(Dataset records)
_ _ _ _
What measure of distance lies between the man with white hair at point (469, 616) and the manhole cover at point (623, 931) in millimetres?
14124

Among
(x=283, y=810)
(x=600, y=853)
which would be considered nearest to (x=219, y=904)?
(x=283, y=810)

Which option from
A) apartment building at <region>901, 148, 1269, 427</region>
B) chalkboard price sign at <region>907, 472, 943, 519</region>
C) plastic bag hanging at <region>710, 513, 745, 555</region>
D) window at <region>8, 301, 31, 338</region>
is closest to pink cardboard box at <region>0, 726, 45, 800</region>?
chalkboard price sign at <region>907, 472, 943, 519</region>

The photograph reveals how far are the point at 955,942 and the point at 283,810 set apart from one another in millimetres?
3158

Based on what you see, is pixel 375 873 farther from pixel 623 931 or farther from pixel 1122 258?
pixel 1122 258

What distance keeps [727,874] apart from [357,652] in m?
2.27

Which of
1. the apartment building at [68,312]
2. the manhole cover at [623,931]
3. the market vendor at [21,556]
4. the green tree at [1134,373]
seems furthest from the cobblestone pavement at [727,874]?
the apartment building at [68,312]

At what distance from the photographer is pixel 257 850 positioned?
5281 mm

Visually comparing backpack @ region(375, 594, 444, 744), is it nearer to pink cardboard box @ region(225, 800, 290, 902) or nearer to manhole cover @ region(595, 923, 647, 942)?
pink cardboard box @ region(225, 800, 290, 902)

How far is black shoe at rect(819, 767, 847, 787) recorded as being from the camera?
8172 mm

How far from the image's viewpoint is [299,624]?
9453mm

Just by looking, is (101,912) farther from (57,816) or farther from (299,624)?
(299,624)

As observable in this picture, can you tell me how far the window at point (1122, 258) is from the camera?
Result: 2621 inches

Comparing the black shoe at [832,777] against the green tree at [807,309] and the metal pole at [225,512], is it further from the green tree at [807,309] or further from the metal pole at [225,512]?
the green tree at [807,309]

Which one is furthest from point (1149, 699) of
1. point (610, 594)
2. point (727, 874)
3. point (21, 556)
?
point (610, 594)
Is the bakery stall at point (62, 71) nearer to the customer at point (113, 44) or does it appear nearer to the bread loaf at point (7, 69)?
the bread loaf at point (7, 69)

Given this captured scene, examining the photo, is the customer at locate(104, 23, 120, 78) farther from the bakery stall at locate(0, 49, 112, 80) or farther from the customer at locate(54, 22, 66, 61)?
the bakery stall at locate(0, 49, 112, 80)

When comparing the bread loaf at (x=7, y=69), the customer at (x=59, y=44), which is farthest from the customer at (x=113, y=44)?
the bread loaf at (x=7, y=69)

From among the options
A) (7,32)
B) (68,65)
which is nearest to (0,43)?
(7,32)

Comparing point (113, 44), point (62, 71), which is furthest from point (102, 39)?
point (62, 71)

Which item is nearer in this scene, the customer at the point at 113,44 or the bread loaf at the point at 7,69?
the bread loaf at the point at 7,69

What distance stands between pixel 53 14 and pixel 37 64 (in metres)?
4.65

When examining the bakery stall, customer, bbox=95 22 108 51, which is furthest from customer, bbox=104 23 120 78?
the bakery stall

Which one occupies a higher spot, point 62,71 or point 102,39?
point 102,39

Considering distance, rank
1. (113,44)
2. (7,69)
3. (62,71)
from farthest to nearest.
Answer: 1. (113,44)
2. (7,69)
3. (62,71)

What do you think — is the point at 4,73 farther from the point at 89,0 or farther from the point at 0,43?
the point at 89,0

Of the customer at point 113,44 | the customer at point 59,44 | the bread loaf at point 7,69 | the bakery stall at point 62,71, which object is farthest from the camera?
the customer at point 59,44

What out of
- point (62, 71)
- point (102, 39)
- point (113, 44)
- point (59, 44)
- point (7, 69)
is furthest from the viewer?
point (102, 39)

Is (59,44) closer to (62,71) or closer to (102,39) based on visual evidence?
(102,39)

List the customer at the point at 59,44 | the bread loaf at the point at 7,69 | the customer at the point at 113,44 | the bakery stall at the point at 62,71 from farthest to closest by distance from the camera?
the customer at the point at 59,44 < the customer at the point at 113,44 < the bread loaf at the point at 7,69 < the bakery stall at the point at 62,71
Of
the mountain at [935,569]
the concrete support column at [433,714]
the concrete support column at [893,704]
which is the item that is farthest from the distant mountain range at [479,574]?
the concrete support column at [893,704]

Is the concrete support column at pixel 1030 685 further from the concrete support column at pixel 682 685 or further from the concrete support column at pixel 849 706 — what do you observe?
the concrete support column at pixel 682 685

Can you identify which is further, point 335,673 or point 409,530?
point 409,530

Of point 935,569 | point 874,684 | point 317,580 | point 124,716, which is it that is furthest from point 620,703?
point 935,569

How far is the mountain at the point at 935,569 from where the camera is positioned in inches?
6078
_ _ _ _
Repeat the listing above without any change.

What measure of distance lies between the man with white hair at point (469, 616) and the manhole cover at point (623, 931) in millimetres?
14124

Among
(x=283, y=810)
(x=600, y=853)
which would be considered nearest to (x=219, y=904)?
(x=283, y=810)

Which option from
A) apartment building at <region>901, 148, 1269, 427</region>
B) chalkboard price sign at <region>907, 472, 943, 519</region>
C) plastic bag hanging at <region>710, 513, 745, 555</region>
D) window at <region>8, 301, 31, 338</region>
is closest to pink cardboard box at <region>0, 726, 45, 800</region>?
chalkboard price sign at <region>907, 472, 943, 519</region>

The photograph reveals how far are the point at 955,942 and the point at 283,810 set apart from one another in millimetres?
3158

Based on what you see, is pixel 375 873 farther from pixel 623 931 or farther from pixel 1122 258?
pixel 1122 258

What distance keeps [727,874] apart from [357,652] in m?
2.27

Which of
1. the apartment building at [68,312]
2. the manhole cover at [623,931]
3. the market vendor at [21,556]
4. the green tree at [1134,373]
seems furthest from the cobblestone pavement at [727,874]?
the apartment building at [68,312]

At what distance from the photographer is pixel 257 850 positioned?
5281 mm

Visually comparing backpack @ region(375, 594, 444, 744), is it nearer to pink cardboard box @ region(225, 800, 290, 902) or nearer to manhole cover @ region(595, 923, 647, 942)?
pink cardboard box @ region(225, 800, 290, 902)

How far is black shoe at rect(819, 767, 847, 787) recorded as being from the camera?
8172 mm

How far from the image's viewpoint is [299,624]?
9453mm

Just by looking, is (101,912) farther from (57,816) or farther from (299,624)?
(299,624)

As observable in this picture, can you tell me how far the window at point (1122, 258) is from the camera?
Result: 2621 inches

Comparing the black shoe at [832,777] against the green tree at [807,309] and the metal pole at [225,512], is it further from the green tree at [807,309] or further from the metal pole at [225,512]?
the green tree at [807,309]

Which one is furthest from point (1149, 699) of
1. point (610, 594)
2. point (727, 874)
3. point (21, 556)
?
point (610, 594)
Is the bakery stall at point (62, 71) nearer to the customer at point (113, 44) or does it appear nearer to the bread loaf at point (7, 69)?
the bread loaf at point (7, 69)

Given this captured scene, examining the photo, is the customer at locate(104, 23, 120, 78) farther from the bakery stall at locate(0, 49, 112, 80) or farther from the customer at locate(54, 22, 66, 61)?
the bakery stall at locate(0, 49, 112, 80)

When comparing the bread loaf at (x=7, y=69), the customer at (x=59, y=44), which is farthest from the customer at (x=113, y=44)?
the bread loaf at (x=7, y=69)

From among the options
A) (7,32)
B) (68,65)
which is nearest to (0,43)?
(7,32)

Comparing point (113, 44), point (62, 71), which is furthest from point (102, 39)?
point (62, 71)

Which item is nearer in this scene, the customer at the point at 113,44 or the bread loaf at the point at 7,69?
the bread loaf at the point at 7,69

What distance stands between pixel 53 14 and pixel 37 64 (in metres)?
4.65

When examining the bakery stall, customer, bbox=95 22 108 51, which is furthest from customer, bbox=104 23 120 78?
the bakery stall

Which one occupies a higher spot, point 62,71 or point 102,39?
point 102,39

Considering distance, rank
1. (113,44)
2. (7,69)
3. (62,71)
from farthest to nearest.
Answer: 1. (113,44)
2. (7,69)
3. (62,71)

What do you think — is the point at 4,73 farther from the point at 89,0 or farther from the point at 0,43?
the point at 89,0

Of the customer at point 113,44 | the customer at point 59,44 | the bread loaf at point 7,69 | the bakery stall at point 62,71, which object is farthest from the camera?
the customer at point 59,44

What out of
- point (62, 71)
- point (102, 39)
- point (113, 44)
- point (59, 44)
- point (7, 69)
is furthest from the viewer?
point (102, 39)

Is (59,44) closer to (62,71) or closer to (102,39) based on visual evidence?
(102,39)

List the customer at the point at 59,44 | the bread loaf at the point at 7,69 | the customer at the point at 113,44 | the bakery stall at the point at 62,71 from farthest to closest by distance from the camera?
the customer at the point at 59,44 < the customer at the point at 113,44 < the bread loaf at the point at 7,69 < the bakery stall at the point at 62,71
Of
the mountain at [935,569]
the concrete support column at [433,714]
the concrete support column at [893,704]
which is the item that is farthest from the distant mountain range at [479,574]?
the concrete support column at [893,704]

Is the concrete support column at pixel 1030 685 further from the concrete support column at pixel 682 685 or further from the concrete support column at pixel 849 706 — what do you observe?
the concrete support column at pixel 682 685

Can you identify which is further, point 335,673 or point 409,530?
point 409,530

Of point 935,569 | point 874,684 | point 317,580 | point 124,716, which is it that is furthest from point 620,703?
point 935,569

How far is the mountain at the point at 935,569 from where the camera is positioned in inches?
6078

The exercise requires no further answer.